• To be done: Render everything from the line containing "Having the window" down to the end of the items as a two-column CSV with the headers text and answer, one row per item. Put each field in quotes and replace any line breaks with spaces.

-- Data provided start --

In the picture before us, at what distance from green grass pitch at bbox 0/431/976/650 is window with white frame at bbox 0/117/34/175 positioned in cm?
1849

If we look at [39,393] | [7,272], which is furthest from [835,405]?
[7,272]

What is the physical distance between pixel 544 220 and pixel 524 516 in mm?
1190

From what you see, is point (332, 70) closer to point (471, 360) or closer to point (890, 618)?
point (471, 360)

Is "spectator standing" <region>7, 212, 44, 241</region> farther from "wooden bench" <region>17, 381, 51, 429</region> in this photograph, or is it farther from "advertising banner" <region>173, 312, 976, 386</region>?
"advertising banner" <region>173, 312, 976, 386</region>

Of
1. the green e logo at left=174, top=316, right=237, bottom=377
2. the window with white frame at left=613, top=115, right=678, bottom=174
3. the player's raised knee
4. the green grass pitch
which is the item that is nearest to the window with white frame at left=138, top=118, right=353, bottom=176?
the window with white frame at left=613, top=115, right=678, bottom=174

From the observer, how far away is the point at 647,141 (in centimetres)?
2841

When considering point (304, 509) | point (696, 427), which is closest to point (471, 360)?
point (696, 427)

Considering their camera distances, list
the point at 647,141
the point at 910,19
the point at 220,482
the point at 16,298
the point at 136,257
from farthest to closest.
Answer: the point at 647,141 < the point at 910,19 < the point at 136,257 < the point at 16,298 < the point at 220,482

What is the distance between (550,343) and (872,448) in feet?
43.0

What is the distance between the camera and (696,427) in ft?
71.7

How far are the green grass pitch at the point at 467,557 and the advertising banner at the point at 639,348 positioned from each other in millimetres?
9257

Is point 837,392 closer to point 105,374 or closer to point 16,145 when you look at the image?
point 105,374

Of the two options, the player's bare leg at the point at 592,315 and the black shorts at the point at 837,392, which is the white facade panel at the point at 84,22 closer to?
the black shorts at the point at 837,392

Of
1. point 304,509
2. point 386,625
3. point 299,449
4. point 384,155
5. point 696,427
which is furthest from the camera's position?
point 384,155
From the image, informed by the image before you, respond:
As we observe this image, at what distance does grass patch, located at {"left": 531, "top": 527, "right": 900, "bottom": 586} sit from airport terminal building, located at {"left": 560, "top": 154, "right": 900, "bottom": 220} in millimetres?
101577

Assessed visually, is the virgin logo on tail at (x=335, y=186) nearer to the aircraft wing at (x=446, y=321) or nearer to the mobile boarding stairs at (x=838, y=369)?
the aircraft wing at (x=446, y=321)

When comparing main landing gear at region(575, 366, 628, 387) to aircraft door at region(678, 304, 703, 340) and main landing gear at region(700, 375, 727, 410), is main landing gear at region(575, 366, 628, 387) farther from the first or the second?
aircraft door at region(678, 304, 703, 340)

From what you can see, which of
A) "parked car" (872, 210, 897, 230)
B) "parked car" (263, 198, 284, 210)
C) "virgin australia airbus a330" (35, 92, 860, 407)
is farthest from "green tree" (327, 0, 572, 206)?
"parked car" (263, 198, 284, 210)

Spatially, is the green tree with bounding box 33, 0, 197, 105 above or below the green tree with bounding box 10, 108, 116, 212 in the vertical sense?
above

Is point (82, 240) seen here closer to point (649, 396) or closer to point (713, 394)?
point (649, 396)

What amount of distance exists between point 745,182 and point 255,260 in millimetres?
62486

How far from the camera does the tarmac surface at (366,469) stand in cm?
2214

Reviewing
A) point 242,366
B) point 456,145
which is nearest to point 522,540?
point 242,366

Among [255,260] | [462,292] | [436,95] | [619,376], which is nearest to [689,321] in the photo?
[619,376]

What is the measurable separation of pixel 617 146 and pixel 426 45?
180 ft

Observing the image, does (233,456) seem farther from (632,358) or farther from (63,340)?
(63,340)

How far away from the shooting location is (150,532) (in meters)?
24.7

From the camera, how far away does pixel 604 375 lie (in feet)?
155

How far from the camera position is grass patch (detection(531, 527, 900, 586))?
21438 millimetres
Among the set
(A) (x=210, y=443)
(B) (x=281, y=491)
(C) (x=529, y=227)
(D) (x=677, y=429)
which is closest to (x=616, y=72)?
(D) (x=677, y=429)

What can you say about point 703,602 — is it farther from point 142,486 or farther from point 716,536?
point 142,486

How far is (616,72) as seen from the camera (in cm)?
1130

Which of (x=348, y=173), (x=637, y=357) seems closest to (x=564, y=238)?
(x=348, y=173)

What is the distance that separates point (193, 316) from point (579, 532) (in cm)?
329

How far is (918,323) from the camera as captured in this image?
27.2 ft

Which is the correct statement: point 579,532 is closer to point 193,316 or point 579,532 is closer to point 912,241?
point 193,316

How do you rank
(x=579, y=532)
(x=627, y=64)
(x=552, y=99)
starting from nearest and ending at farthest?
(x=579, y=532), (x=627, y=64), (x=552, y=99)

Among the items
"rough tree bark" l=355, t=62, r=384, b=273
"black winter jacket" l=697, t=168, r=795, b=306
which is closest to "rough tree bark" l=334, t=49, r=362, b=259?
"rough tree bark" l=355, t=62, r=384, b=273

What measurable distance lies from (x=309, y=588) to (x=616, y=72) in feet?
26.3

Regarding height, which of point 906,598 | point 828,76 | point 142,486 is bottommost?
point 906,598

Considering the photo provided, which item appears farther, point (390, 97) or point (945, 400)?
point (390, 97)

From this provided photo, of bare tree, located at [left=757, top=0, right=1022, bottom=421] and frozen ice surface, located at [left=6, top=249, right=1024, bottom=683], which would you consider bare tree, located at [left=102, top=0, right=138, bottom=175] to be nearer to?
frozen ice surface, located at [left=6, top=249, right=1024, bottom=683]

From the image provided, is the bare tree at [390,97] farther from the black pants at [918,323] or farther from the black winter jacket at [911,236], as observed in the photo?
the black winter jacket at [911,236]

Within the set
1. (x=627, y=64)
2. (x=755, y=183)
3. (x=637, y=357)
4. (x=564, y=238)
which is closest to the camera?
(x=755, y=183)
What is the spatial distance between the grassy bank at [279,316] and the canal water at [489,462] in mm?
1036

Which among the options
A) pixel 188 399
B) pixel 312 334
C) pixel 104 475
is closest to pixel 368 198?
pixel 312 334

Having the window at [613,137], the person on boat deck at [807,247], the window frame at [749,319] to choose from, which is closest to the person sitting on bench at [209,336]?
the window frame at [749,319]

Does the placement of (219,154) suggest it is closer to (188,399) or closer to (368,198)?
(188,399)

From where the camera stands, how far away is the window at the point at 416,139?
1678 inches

-- Data provided end --

• Finished task:
text,answer
"Having the window at [613,137], the person on boat deck at [807,247], the window frame at [749,319] to choose from, which is closest to the person sitting on bench at [209,336]?","the window frame at [749,319]"
"Does the placement of (219,154) suggest it is closer to (188,399) or closer to (368,198)?","(188,399)"
"From where the camera stands, how far away is the window at the point at 416,139?","1678 inches"